My new cookbook, and reflections on Make Your Own Dinner night

I bought myself a little something.  IMG_5421
I have just about cooked Time for Dinner — of which Jenny Rosenstrach was one of three authors — into oblivion. It’s my most-recommended cookbook to anyone with kids. Things needed freshening up on the meal plan around here, so I picked up one of Jenny’s newer books. If you don’t already read her blog, Dinner A Love Story, I suggest you add it to your food blog rotation, pronto.

I’ve cooked two recipes this week from Dinner: The Playbook, and they’ve been very well-received! The Slow-Cooker Korean Short Ribs were a huge hit, and the whole house smelled amazesauce all day because of the crockpot. I made sesame broccoli to go alongside, and served it over the Goya-infused rice I made for beans-and-rice night the day before. Yumtastic! Amelia had thirds. It makes a lot of meat, so I froze the leftovers to use later in Lettuce Hand Rolls (also known as “make your own dinner”) next week. I do like a flexible prepared protein!
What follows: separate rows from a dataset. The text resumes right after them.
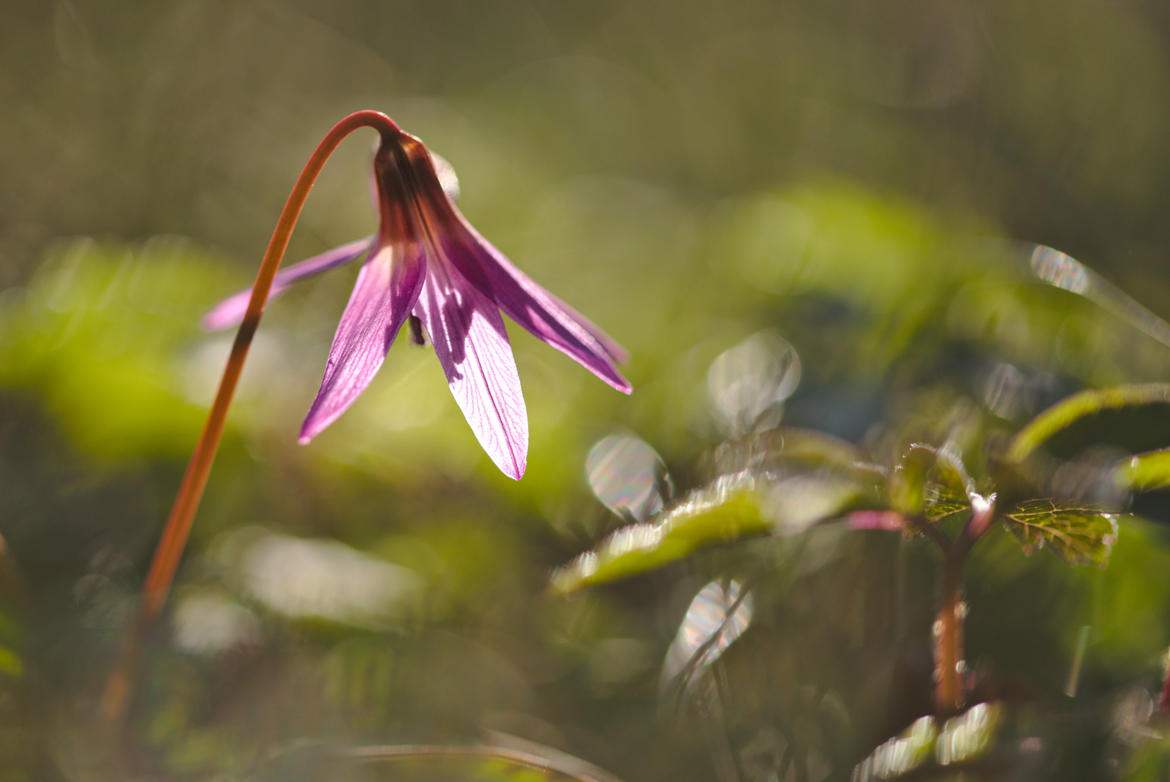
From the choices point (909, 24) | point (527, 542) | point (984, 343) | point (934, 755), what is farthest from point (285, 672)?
point (909, 24)

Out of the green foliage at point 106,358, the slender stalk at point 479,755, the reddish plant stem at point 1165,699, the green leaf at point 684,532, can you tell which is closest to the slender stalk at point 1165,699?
the reddish plant stem at point 1165,699

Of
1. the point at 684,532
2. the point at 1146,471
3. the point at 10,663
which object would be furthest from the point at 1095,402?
the point at 10,663

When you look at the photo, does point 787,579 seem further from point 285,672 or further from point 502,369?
point 285,672

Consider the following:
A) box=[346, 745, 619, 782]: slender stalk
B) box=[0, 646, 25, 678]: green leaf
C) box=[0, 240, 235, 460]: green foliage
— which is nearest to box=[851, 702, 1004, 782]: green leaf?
box=[346, 745, 619, 782]: slender stalk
Then on Wednesday night I made the chorizo tacos. I used a really mild Longaniza for the chorizo, actually, since my kids are horrified by anything spicy ( and it was the only link style chorizo I could find at the grocery store).
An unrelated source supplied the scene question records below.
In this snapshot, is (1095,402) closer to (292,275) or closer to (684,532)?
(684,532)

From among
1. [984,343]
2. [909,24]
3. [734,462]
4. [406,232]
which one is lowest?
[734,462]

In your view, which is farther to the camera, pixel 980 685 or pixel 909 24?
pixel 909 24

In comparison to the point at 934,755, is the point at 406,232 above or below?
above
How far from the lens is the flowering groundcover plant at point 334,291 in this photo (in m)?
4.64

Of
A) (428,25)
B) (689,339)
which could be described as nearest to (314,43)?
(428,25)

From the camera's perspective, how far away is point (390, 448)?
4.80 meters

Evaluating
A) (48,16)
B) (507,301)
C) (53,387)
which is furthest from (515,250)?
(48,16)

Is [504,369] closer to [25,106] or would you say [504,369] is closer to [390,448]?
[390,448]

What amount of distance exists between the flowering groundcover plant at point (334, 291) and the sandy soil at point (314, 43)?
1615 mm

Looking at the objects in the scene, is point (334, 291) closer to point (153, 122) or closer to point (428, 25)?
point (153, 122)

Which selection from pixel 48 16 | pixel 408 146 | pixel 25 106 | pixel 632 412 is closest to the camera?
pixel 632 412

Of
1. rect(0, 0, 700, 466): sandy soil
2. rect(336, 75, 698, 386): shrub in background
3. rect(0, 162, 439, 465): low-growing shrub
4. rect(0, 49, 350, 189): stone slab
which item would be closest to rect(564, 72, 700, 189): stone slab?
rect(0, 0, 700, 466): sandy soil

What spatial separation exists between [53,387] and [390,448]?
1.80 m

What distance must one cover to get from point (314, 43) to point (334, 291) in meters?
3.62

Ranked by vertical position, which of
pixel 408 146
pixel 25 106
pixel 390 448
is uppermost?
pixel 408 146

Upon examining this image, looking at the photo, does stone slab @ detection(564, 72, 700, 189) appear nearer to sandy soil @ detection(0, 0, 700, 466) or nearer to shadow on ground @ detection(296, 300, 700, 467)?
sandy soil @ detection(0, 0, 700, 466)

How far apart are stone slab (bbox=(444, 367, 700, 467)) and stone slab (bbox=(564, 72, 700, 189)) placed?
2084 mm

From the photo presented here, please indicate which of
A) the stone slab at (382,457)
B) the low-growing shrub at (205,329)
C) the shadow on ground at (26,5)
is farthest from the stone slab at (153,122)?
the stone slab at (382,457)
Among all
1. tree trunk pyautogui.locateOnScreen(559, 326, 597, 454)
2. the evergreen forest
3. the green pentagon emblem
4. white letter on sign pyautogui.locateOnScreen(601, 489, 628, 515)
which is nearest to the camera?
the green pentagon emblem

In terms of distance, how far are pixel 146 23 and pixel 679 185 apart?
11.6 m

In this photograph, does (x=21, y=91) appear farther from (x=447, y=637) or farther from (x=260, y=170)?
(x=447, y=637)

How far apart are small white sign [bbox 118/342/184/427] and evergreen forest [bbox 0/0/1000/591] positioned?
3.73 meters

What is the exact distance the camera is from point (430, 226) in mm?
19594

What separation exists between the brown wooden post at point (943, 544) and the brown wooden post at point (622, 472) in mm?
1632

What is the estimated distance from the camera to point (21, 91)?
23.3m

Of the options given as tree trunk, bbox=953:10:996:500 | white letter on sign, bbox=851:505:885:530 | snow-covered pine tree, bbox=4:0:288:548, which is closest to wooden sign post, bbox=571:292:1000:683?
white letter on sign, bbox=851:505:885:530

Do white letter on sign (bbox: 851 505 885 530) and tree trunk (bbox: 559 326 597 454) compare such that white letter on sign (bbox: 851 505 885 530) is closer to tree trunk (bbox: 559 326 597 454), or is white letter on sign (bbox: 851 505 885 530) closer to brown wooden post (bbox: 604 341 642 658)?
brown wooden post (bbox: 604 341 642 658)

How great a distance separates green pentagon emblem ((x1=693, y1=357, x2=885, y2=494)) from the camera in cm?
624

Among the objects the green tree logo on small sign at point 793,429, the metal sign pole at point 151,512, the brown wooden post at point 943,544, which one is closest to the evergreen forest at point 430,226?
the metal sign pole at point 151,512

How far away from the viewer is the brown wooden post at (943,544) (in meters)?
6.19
This was a minefield of “I don’t like that” for the kids — avocado, raw cabbage, and yogurt sauces are all highly suspect among my littles — but I tried something new and it was brilliantly successful. I assembled a taco with all the ingredients (made them watch), took a bite, made appropriate yummy noises, and then offered them each a bite of my taco. They both liked the bite they took, and when I offered to make them a taco just like mine (with all the “icky” components!), they eagerly said yes. They both ate the whole taco I made for them, and then they started making their own combinations. Did those combinations include avocado, raw cabbage, and yogurt sauce? No. But they got to taste how all of the ingredients work together, and I think that’s a win. 🙂

 The concept of “make your own dinner” is one I adopted from Time for Dinner.  I put a bunch of bowls of ingredients on the table, and everyone can assemble their own perfect meal — is a huge hit with my family. It exposes the kids to lots of flavors but reduces the amount of New Food left on their plates. We do multiple versions of this now: lettuce hand rolls, as mentioned, tostadas (which we had last night), baked potato bar, sesame noodles… and I think I’ll add the chorizo tacos to our rotation with a few edits (I’m the only one in my house who likes corn tortillas, put a bowl of cheese out and maybe some refried beans). If you have a table full of picky eaters at your house, I highly recommend “make your own dinner” night in all its many guises. It does produce more dishes than simply plating the kids’ food in the kitchen, and that is a total drawback, but I think it’s worth it.